Serious Vulnerability In Firefox 2.0.0.12
Oh, Not Now writes "Mozilla Firefox 2.0.0.12, mere hours old, is vulnerable by default to a directory traversal trick, via the view-source mechanism. Although mitigated by the NoScript plug-in, this is quite a serious bug — the default installation is vulnerable from the get-go."
Also, one thing that I have noticed about OSS bugs is that those severe enough to cause execution of code, there are very very few utilities to easily attack systems unlike their MS counterparts. Most OSS flaws are rarely exploited in the wild. The only thing that annoys me about them is that someone will surely come up to me on Monday stating how bad Firefox is because of this while blissfully ignoring all the flaws that Windows/IE has had for years.
There is no "disagree" moderation, and troll, flamebait and overrated are not valid substitutes
Why isn't NoScript just a mandatory extension at this point? It seems like it would be pretty unobtrusive with default settings at a slightly reduced paranoia level.
Insert self-referential sig here.
Ever use an open 802.11 access point? Ever been redirected to a legalese page before being allowed onto the internet? Now what if that page had the exploit in it? For added fun, imagine the hotspot isn't malicious but there's an attacker on the network using a rogue DHCP server to feed you a bogus set of DNS servers.
People assume that their web browser is a trusted execution environment. Vulnerabilities which affect the browser are worth caring about for that reason.
This isn't a problem just with Firefox, but with all full browsers today (the various midget text-mode ones excluded).

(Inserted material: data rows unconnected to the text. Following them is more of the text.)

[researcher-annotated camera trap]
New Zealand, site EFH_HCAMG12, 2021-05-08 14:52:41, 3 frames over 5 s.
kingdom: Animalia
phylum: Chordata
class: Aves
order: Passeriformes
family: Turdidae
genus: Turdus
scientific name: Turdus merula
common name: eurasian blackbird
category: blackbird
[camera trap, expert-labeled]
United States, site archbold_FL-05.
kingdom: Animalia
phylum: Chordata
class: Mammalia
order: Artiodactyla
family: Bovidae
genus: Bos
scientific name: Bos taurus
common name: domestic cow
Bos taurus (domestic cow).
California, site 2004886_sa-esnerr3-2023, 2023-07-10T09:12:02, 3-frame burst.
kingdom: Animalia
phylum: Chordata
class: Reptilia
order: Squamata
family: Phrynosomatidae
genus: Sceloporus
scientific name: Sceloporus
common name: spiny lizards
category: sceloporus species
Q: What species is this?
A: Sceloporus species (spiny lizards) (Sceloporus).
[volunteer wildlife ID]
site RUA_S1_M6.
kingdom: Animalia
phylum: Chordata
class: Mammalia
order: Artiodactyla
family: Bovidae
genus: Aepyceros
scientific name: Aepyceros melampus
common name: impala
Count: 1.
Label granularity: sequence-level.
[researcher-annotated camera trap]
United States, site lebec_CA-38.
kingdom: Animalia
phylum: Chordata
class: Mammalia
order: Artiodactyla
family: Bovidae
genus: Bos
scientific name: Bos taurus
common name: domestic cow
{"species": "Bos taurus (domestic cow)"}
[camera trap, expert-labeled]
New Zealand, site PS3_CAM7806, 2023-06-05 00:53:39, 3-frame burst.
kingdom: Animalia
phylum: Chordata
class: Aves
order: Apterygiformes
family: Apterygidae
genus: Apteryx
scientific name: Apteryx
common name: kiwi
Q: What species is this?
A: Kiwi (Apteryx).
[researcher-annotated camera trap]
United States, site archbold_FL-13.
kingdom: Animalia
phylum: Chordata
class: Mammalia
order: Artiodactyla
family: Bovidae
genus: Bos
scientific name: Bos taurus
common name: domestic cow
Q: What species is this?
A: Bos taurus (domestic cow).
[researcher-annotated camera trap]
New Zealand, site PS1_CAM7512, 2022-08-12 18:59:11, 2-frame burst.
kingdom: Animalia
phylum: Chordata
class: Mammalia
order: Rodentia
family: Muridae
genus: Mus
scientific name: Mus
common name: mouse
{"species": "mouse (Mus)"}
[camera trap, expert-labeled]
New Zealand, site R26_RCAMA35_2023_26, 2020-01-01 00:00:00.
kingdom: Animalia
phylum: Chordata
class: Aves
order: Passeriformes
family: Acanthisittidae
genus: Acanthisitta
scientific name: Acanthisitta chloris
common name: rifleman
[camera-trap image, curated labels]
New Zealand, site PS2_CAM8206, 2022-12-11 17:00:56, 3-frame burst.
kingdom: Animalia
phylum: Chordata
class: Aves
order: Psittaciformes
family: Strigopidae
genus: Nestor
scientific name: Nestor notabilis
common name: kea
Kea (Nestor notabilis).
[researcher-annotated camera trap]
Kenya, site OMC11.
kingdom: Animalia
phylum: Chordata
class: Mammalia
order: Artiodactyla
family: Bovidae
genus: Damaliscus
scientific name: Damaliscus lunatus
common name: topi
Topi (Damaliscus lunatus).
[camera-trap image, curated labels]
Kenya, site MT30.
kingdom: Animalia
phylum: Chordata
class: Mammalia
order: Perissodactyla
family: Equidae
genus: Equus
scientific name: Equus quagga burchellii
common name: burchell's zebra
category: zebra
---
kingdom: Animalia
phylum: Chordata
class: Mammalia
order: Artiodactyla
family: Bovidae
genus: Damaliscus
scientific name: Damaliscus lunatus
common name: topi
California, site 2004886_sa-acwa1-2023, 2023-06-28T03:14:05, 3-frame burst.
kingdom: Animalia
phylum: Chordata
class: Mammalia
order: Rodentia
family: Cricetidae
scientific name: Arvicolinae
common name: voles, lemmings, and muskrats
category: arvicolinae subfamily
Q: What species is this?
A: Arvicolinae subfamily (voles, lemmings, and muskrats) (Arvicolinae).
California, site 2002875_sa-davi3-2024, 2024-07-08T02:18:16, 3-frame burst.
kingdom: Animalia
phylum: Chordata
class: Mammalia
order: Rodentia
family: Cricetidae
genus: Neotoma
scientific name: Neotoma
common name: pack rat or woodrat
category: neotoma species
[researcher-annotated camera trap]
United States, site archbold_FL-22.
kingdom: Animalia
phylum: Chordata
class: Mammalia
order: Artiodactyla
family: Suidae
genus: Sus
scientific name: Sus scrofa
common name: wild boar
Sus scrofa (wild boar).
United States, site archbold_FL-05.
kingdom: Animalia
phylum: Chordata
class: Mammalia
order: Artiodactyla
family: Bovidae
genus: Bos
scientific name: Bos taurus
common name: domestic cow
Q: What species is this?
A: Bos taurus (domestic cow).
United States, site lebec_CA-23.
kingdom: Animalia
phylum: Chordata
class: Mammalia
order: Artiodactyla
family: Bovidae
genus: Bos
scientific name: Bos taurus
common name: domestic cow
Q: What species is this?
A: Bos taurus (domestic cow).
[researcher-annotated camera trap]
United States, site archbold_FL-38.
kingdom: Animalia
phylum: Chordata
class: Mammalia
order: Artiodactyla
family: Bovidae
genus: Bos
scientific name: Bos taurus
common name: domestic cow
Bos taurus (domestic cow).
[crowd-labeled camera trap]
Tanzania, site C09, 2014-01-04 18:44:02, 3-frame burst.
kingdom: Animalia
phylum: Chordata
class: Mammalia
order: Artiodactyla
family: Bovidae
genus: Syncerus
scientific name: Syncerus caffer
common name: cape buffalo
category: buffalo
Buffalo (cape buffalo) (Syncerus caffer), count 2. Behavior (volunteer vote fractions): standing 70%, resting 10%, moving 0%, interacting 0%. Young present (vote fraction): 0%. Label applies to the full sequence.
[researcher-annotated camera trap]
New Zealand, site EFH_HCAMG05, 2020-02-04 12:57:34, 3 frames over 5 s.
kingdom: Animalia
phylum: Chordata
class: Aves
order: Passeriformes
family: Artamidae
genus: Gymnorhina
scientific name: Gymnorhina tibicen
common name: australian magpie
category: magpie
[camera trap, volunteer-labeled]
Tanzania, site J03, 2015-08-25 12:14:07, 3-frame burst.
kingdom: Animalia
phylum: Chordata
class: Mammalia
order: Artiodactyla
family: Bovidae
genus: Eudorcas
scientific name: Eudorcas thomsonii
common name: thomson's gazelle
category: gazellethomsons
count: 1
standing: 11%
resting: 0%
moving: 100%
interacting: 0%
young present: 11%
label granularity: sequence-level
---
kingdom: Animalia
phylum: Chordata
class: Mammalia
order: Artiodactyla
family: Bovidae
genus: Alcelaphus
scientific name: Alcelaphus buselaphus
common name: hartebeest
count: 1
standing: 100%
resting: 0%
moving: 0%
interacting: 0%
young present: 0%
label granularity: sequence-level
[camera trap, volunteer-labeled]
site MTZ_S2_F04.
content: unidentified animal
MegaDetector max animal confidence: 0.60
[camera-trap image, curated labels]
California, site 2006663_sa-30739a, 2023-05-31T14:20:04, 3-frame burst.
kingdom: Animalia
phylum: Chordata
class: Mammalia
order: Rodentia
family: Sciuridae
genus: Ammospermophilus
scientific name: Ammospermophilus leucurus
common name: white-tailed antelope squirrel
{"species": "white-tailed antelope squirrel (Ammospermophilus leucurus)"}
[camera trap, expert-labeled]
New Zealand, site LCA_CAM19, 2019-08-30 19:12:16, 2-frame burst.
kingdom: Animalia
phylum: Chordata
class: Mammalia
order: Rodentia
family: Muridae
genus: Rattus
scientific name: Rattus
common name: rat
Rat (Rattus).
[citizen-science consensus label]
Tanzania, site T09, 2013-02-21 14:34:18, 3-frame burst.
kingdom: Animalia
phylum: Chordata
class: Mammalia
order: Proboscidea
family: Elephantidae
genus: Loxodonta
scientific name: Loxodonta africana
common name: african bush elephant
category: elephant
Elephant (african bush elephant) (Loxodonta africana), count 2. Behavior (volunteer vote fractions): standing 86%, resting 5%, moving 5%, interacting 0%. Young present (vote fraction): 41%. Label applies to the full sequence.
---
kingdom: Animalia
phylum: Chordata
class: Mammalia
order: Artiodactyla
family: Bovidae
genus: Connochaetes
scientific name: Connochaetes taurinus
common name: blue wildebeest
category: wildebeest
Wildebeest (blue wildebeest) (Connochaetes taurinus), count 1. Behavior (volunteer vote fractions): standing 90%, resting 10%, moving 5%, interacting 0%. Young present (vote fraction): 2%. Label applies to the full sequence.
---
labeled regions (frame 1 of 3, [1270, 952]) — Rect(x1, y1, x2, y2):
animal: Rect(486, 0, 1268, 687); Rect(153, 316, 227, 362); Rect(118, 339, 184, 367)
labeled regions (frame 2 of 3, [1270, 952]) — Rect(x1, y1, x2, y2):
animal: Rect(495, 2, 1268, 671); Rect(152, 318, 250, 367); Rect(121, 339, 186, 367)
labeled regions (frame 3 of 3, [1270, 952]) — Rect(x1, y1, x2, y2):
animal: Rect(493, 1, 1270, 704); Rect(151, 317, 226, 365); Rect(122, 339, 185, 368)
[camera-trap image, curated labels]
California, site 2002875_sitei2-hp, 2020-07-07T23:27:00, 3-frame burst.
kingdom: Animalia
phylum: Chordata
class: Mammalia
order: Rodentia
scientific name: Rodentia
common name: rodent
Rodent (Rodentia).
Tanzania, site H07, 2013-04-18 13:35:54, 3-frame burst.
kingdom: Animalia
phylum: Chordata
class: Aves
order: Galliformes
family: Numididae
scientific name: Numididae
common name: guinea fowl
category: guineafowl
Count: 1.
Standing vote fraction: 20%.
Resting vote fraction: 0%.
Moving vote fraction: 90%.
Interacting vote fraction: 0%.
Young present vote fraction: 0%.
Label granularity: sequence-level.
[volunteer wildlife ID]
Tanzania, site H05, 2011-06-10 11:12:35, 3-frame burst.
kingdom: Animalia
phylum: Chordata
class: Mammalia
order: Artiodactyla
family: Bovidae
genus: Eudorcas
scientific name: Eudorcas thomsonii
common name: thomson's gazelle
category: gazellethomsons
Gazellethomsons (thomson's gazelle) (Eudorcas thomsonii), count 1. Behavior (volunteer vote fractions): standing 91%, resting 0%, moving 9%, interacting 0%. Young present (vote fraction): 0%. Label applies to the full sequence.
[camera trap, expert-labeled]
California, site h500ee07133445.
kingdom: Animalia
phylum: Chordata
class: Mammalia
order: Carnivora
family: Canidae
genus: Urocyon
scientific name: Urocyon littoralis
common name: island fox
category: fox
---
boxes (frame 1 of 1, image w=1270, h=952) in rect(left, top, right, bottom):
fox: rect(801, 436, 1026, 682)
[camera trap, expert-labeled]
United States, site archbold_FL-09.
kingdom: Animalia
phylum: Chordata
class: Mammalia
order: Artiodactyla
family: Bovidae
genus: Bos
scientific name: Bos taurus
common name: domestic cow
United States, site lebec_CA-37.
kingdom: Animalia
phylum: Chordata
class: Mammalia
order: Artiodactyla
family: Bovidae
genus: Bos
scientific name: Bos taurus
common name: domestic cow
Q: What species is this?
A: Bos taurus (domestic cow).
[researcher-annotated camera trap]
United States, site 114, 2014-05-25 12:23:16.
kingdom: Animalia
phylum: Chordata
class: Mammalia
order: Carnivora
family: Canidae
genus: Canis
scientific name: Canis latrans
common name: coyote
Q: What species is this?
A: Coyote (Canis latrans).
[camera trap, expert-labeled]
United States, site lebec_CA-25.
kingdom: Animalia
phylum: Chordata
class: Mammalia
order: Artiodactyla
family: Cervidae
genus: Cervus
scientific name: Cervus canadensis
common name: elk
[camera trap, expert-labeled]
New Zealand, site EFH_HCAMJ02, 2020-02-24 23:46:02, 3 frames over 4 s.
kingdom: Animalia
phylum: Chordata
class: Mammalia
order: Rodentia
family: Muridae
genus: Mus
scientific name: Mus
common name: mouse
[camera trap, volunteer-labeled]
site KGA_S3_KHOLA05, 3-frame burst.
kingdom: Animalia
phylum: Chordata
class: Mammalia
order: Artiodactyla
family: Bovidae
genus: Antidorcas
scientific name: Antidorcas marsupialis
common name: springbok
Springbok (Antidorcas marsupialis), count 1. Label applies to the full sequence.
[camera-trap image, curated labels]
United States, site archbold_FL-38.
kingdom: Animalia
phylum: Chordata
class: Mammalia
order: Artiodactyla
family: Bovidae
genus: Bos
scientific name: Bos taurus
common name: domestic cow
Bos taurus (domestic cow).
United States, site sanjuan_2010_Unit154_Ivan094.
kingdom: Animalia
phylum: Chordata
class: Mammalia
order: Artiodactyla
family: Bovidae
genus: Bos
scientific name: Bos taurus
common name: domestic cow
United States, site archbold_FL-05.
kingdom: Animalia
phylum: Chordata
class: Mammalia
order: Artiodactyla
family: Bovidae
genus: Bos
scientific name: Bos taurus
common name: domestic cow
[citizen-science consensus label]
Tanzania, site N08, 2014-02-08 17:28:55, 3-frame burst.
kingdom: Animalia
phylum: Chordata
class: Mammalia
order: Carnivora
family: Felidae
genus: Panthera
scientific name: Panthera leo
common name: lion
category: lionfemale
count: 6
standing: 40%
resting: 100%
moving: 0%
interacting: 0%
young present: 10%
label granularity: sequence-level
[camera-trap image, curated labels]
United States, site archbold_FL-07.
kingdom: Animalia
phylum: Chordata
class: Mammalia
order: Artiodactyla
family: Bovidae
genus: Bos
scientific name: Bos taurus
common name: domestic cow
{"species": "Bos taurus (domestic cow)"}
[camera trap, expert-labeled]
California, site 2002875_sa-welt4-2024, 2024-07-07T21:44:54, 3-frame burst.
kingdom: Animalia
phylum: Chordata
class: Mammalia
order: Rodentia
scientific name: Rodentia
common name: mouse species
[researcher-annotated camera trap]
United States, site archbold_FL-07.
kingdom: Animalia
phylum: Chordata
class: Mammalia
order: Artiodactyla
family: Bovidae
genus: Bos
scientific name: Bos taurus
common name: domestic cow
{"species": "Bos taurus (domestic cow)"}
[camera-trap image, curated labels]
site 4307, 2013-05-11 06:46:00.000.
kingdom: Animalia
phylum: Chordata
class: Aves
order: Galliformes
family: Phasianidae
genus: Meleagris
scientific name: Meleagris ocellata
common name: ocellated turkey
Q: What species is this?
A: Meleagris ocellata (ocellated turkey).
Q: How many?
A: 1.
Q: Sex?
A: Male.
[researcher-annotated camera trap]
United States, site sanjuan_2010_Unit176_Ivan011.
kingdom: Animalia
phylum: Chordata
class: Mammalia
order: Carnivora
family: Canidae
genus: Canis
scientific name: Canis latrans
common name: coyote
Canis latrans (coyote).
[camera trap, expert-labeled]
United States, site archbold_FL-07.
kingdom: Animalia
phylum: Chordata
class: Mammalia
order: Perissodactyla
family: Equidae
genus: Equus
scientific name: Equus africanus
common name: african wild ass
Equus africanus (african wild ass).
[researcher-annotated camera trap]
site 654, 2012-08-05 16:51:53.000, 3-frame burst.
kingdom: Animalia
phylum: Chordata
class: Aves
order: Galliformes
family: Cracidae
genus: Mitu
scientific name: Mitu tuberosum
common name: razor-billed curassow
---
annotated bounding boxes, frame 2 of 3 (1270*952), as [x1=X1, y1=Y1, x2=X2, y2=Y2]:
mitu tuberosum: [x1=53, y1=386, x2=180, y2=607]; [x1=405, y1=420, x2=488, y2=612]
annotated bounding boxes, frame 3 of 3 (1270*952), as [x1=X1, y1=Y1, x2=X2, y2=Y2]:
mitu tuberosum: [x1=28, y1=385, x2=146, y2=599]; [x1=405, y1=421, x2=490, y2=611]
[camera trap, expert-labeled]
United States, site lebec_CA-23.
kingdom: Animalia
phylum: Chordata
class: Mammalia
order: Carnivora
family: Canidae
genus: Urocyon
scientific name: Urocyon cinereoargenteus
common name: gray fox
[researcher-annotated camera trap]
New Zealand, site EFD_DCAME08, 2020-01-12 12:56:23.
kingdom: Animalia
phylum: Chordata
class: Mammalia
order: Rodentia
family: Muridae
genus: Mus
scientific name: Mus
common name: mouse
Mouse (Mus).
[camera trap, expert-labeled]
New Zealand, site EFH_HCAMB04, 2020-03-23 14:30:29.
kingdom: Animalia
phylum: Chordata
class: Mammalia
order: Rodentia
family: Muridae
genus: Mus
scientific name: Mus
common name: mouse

Any non-trivial program contains bugs and vulnerabilities proportional to its size, and the relationship between size and inherent problem-count is probably a lot worse than linear. This is true for all programs and all systems, but it is especially true for monolithic ones, and to a very large extent the main body of modern browsers is quite monolithic. Even the plugins load into the same address space in most cases, although there are exceptions to this in the browser world.
The present situation is not good, and everyone is familiar with the consequences of it: the web browser is by far the most crash-prone of all applications present in our operating systems today.
Is there a solution to this on the horizon? Not at present, because developers in all the most popular programming languages almost always implement monolithic systems (because the languages encourage it and the courses teach it), and are highly adverse to extreme modularization. Again, there are exceptions, but they are rare.
We are living in a bit of a Dark Age in this area currently, and I don't forsee any change within the next five years at least.
"The question of whether machines can think is no more interesting than [] whether submarines can swim" - Dijkstra
So, it's their fault, right? Funny, just reading their page alone mentioned how they'd already made mention of how this affects more than just extensions, but Mozilla ("What leaks? Show us a single leak!") developers shrugged, blamed extensions, and released, without fixing the core problem.